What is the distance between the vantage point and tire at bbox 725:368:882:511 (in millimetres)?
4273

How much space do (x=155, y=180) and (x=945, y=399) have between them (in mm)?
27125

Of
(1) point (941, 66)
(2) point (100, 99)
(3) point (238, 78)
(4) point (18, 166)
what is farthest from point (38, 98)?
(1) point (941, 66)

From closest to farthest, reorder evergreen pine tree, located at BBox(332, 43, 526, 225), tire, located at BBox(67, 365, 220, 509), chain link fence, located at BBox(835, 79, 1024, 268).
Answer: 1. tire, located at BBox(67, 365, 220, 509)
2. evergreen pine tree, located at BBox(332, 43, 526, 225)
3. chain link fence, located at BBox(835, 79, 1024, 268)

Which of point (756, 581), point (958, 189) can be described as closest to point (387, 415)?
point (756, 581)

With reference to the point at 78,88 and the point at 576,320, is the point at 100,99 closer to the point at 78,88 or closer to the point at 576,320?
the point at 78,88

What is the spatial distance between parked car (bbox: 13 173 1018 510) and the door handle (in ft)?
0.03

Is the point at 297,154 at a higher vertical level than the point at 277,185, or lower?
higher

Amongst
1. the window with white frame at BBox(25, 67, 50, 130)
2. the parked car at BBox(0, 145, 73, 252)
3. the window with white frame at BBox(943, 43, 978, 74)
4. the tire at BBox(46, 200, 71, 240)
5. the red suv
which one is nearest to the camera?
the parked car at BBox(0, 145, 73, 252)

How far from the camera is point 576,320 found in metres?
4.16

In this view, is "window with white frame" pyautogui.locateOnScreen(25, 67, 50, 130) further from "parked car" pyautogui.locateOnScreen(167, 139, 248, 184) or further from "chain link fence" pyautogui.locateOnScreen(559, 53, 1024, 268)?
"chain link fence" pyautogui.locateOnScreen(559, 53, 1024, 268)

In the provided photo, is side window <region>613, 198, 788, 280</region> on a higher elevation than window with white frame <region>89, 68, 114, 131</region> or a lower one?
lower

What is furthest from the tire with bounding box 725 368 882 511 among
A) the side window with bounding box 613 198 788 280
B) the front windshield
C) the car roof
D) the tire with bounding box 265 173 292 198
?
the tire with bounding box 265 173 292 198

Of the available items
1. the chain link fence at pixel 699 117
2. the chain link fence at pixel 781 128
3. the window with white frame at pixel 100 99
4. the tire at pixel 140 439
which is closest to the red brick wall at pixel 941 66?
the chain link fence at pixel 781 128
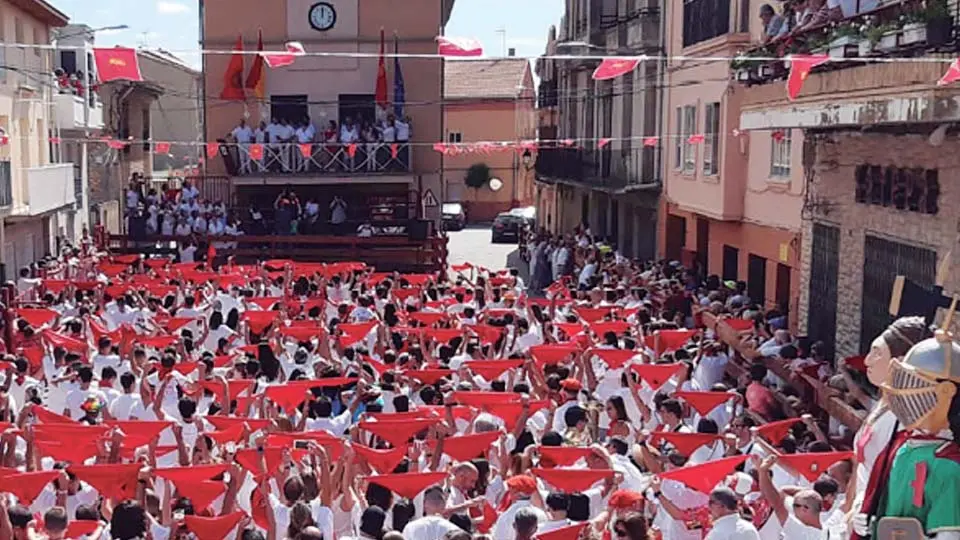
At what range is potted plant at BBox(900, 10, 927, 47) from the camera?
11672 millimetres

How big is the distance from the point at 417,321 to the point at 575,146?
2276 cm

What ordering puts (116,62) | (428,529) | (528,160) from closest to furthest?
(428,529), (116,62), (528,160)

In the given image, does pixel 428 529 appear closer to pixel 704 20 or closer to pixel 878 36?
pixel 878 36

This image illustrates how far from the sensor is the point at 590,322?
52.6ft

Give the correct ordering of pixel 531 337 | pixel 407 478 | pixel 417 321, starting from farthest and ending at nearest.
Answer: pixel 417 321 → pixel 531 337 → pixel 407 478

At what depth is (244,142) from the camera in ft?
105

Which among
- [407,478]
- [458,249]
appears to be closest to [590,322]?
[407,478]

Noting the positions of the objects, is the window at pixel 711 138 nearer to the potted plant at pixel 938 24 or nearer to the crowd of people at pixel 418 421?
the crowd of people at pixel 418 421

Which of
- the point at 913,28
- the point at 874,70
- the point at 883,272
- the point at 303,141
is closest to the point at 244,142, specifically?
the point at 303,141

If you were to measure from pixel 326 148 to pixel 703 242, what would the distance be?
35.4 ft

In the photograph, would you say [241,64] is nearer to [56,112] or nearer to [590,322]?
[56,112]

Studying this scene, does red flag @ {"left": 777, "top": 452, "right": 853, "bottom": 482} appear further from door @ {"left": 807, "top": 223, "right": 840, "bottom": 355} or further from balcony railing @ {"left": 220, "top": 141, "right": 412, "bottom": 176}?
balcony railing @ {"left": 220, "top": 141, "right": 412, "bottom": 176}

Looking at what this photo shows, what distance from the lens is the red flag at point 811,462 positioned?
8398 mm

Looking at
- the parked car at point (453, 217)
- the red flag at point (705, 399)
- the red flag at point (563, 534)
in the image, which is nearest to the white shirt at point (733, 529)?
the red flag at point (563, 534)
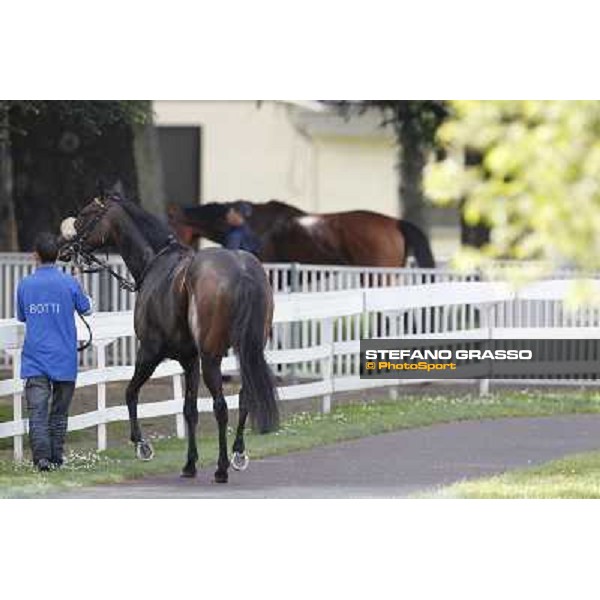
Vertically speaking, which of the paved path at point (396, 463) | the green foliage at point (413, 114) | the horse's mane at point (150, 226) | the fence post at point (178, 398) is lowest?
the paved path at point (396, 463)

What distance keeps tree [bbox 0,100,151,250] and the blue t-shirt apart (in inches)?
57.2

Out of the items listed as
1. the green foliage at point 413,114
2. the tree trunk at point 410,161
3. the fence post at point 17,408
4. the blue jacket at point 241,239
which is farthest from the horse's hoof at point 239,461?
the tree trunk at point 410,161

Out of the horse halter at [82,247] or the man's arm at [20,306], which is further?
the horse halter at [82,247]

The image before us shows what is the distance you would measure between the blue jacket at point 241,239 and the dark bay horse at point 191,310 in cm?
296

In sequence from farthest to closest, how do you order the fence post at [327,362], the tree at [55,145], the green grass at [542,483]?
the fence post at [327,362] → the tree at [55,145] → the green grass at [542,483]

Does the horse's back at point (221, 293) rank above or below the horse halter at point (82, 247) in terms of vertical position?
below

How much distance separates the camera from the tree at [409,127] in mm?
15680

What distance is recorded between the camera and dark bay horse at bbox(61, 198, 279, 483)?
36.6ft

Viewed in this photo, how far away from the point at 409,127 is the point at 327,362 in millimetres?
2653

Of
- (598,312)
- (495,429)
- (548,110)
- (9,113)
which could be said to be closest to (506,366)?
(495,429)

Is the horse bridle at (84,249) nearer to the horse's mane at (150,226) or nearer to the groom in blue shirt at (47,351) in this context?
the horse's mane at (150,226)

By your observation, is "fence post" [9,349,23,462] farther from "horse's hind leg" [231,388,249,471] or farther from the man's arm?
"horse's hind leg" [231,388,249,471]

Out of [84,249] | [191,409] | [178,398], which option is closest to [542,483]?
[191,409]

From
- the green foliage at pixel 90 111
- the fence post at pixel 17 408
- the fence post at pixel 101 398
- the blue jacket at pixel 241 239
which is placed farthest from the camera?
the blue jacket at pixel 241 239
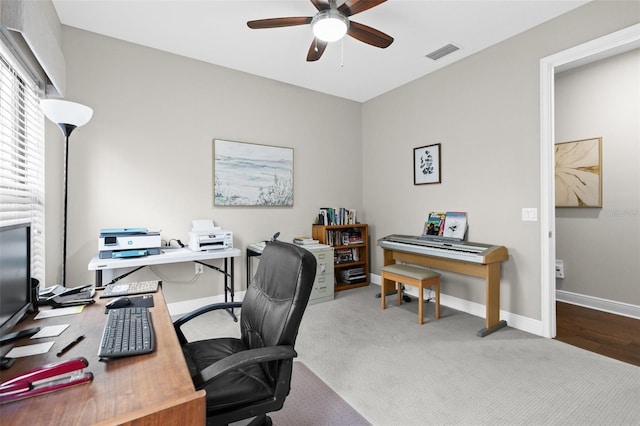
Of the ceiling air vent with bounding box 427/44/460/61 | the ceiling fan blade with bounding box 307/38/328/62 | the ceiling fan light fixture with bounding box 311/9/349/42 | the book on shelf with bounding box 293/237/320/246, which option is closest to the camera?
the ceiling fan light fixture with bounding box 311/9/349/42

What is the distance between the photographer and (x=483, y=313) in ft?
10.6

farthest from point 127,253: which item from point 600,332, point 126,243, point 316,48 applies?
point 600,332

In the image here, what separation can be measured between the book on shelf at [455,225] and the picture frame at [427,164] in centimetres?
Answer: 45

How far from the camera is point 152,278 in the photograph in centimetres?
317

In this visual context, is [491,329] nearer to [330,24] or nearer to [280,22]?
[330,24]

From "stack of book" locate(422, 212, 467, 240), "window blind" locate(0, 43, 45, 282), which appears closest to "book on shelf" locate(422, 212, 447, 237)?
"stack of book" locate(422, 212, 467, 240)

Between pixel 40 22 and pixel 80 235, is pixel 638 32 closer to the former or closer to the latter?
pixel 40 22

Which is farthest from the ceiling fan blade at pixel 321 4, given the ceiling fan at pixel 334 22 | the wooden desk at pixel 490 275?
the wooden desk at pixel 490 275

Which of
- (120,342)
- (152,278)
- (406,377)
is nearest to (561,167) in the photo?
(406,377)

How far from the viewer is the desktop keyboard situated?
1012mm

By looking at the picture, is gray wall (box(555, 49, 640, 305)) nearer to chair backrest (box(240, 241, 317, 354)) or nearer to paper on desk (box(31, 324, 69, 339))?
chair backrest (box(240, 241, 317, 354))

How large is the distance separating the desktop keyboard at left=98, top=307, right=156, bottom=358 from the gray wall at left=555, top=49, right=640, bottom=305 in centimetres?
424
•••
__TASK BRIEF__:
Starting from the line with "212, 447, 237)?" and ending with the final line of the data, quote every line exactly, both ends included.

__SOLVED PROBLEM__:
From "stack of book" locate(422, 212, 467, 240), "window blind" locate(0, 43, 45, 282), which appears closest to "book on shelf" locate(422, 212, 447, 237)?
"stack of book" locate(422, 212, 467, 240)

Between pixel 40 22 and pixel 80 235, is pixel 638 32 closer to the former or closer to the latter?
pixel 40 22

Which is farthest from the ceiling fan blade at pixel 321 4, given the ceiling fan at pixel 334 22 | the wooden desk at pixel 490 275?
the wooden desk at pixel 490 275

Which of
- (120,342)
- (152,278)
- (406,377)
is nearest to (561,167) in the photo?
(406,377)

How far from the viewer is the desktop keyboard situated?
1012mm

By looking at the picture, is gray wall (box(555, 49, 640, 305)) nearer to chair backrest (box(240, 241, 317, 354)) or nearer to paper on desk (box(31, 324, 69, 339))?
chair backrest (box(240, 241, 317, 354))

How large is the distance separating the desktop keyboard at left=98, top=307, right=156, bottom=358 from the gray wall at left=555, top=49, right=640, bottom=305 in centimetres?
424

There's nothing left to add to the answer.